Jenkins
Rocket.Chat
| Feature | Rocket.Chat | |
|---|---|---|
| Pricing | Free only | Free / from $4/mo |
| Free Plan | ✓ Yes | ✓ Yes |
| Rating | 4.2 / 5 | 4.1 / 5 |
| Best For | enterprise-teams, on-premise-deployments, complex-pipelines, legacy-systems | security-conscious-organizations, government, self-hosters, enterprises |
| Founded | 2011 | 2015 |
| Pipeline As Code | ✓ | ✗ |
| Plugins | ✓ | ✗ |
| Distributed Builds | ✓ | ✗ |
| Pipeline Visualization | ✓ | ✗ |
| Scm Integration | ✓ | ✗ |
| Artifact Management | ✓ | ✗ |
| Notifications | ✓ | ✗ |
| Channels | ✗ | ✓ |
| Direct Messaging | ✗ | ✓ |
| Video Calls | ✗ | ✓ |
| Federation | ✗ | ✓ |
| E2e Encryption | ✗ | ✓ |
| Marketplace | ✗ | ✓ |
✓ Jenkins Pros
- Completely free and open source
- Extremely extensible with 1,800+ plugins
- Mature and battle-tested over many years
- Supports any programming language and platform
✗ Jenkins Cons
- Dated UI feels old compared to modern CI tools
- Requires significant maintenance and administration
- Groovy-based Jenkinsfiles have steep learning curve
✓ Rocket.Chat Pros
- Fully open-source and self-hostable
- End-to-end encryption
- Federation support between instances
- Highly customizable
✗ Rocket.Chat Cons
- Self-hosted requires maintenance
- Mobile apps less polished than Slack
- Smaller app ecosystem
The Verdict
Jenkins is built for enterprise teams and on premise deployments, with a focus on pipeline-as-code and plugins.
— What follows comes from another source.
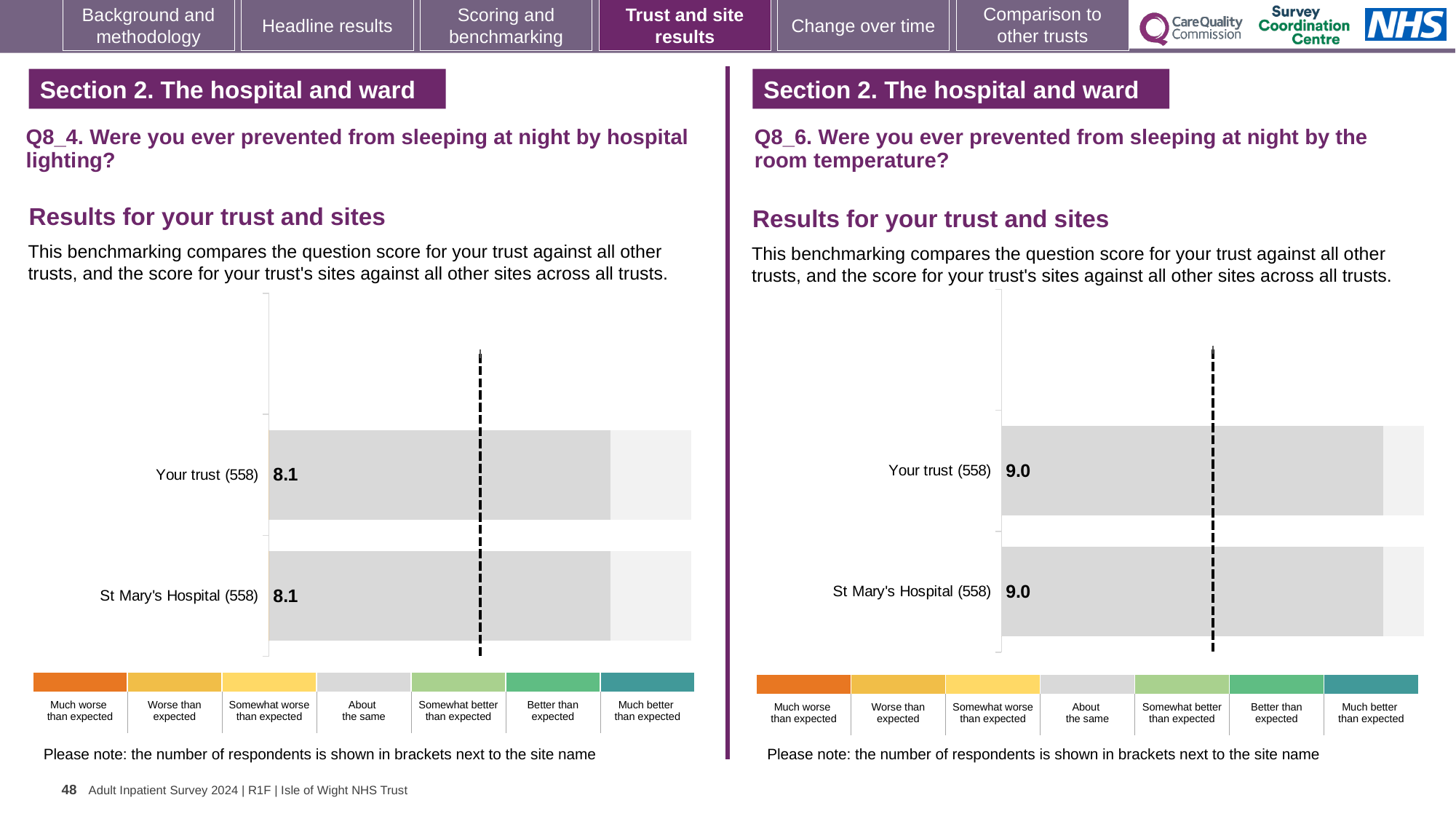
In the Q8_4 chart (hospital lighting), what is the difference between the score for Your trust and the score for St Mary's Hospital? 0.0 In the Q8_4 chart (hospital lighting), what is the score for St Mary's Hospital (558)? 8.1 How many categories does the colour key below the Q8_6 chart (room temperature) list? 7 In the Q8_4 chart (hospital lighting), how many respondents are shown in brackets next to St Mary's Hospital? 558 In the Q8_6 chart (room temperature), what is the difference between the score for Your trust and the score for St Mary's Hospital? 0.0 What kind of chart is used for the Q8_6 results (room temperature)? Bar chart In the Q8_6 chart (room temperature), what is the score for Your trust (558)? 9.0 In the Q8_6 chart (room temperature), what is the score for St Mary's Hospital (558)? 9.0 How many bars are plotted in the Q8_4 chart (hospital lighting)? 2 How many bars are plotted in the Q8_6 chart (room temperature)? 2 In the Q8_4 chart (hospital lighting), what is the score for Your trust (558)? 8.1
Rocket.Chat targets security conscious organizations and government and leads with channels and direct-messaging.
Jenkins uses custom enterprise pricing, while Rocket.Chat starts at $4/mo — a tangible advantage for teams with a fixed budget.
Both offer free plans, so you can test each with your real workflow before committing to a subscription.
Feature-wise, Jenkins offers broader built-in capabilities (7 features vs 6), while Rocket.Chat takes a more focused approach — which can mean a simpler, faster onboarding experience.